#### [EXERCISE BRIEF]
Can you copy the data below verbatim, from the line with "How much separates" up to and including the final line of the data, leaving the pictures out?

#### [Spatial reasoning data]

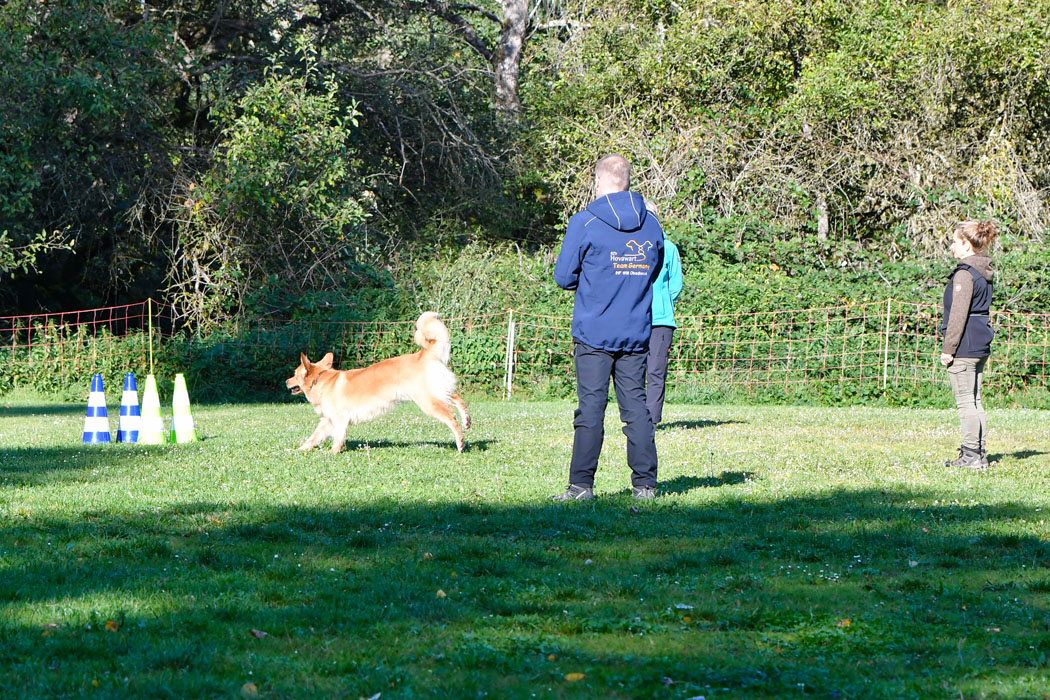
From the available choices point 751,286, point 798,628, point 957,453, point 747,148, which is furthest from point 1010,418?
→ point 798,628

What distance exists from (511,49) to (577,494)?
2018cm

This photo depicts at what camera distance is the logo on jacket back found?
6.07 m

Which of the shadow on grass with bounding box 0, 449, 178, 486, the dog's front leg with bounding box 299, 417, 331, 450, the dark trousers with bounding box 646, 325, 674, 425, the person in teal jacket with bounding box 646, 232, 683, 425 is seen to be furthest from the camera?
the dark trousers with bounding box 646, 325, 674, 425

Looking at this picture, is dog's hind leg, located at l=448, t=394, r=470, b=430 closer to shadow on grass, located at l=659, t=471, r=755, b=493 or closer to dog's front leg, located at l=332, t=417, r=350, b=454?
dog's front leg, located at l=332, t=417, r=350, b=454

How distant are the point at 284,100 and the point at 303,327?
3.91 m

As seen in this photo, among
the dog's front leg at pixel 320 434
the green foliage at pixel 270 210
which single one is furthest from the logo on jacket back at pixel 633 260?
the green foliage at pixel 270 210

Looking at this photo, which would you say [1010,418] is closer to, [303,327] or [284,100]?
[303,327]

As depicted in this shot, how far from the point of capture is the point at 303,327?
60.1 ft

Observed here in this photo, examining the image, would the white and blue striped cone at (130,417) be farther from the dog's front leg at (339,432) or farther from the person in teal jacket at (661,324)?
the person in teal jacket at (661,324)

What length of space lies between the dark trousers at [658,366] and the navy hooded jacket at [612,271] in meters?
3.30

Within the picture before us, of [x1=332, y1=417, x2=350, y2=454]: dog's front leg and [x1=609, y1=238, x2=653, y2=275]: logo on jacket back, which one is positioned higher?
[x1=609, y1=238, x2=653, y2=275]: logo on jacket back

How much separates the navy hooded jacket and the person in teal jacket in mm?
3162

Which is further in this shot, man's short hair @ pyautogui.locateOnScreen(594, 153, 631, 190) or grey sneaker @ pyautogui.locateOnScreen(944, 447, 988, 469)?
grey sneaker @ pyautogui.locateOnScreen(944, 447, 988, 469)

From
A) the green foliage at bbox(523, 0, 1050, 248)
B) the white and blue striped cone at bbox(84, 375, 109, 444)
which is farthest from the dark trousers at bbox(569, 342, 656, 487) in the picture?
the green foliage at bbox(523, 0, 1050, 248)
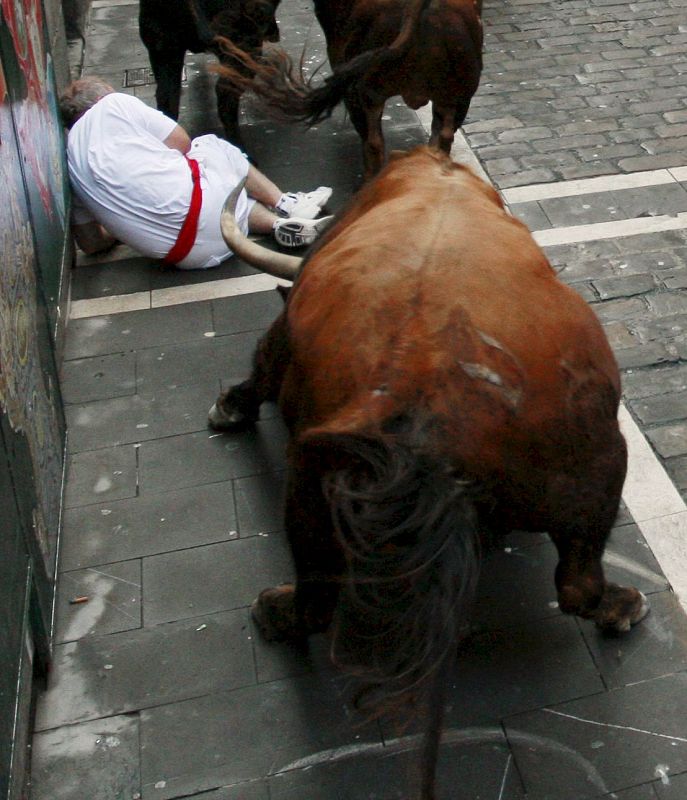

#### [SOLUTION TO THIS EXERCISE]
How much separates the navy hooded jacket and the person in teal jacket in mm?
3162

Which is further in this shot, man's short hair @ pyautogui.locateOnScreen(594, 153, 631, 190) or grey sneaker @ pyautogui.locateOnScreen(944, 447, 988, 469)?
grey sneaker @ pyautogui.locateOnScreen(944, 447, 988, 469)

From
A) the green foliage at bbox(523, 0, 1050, 248)
B) the white and blue striped cone at bbox(84, 375, 109, 444)
which is farthest from the dark trousers at bbox(569, 342, 656, 487) in the picture?
the green foliage at bbox(523, 0, 1050, 248)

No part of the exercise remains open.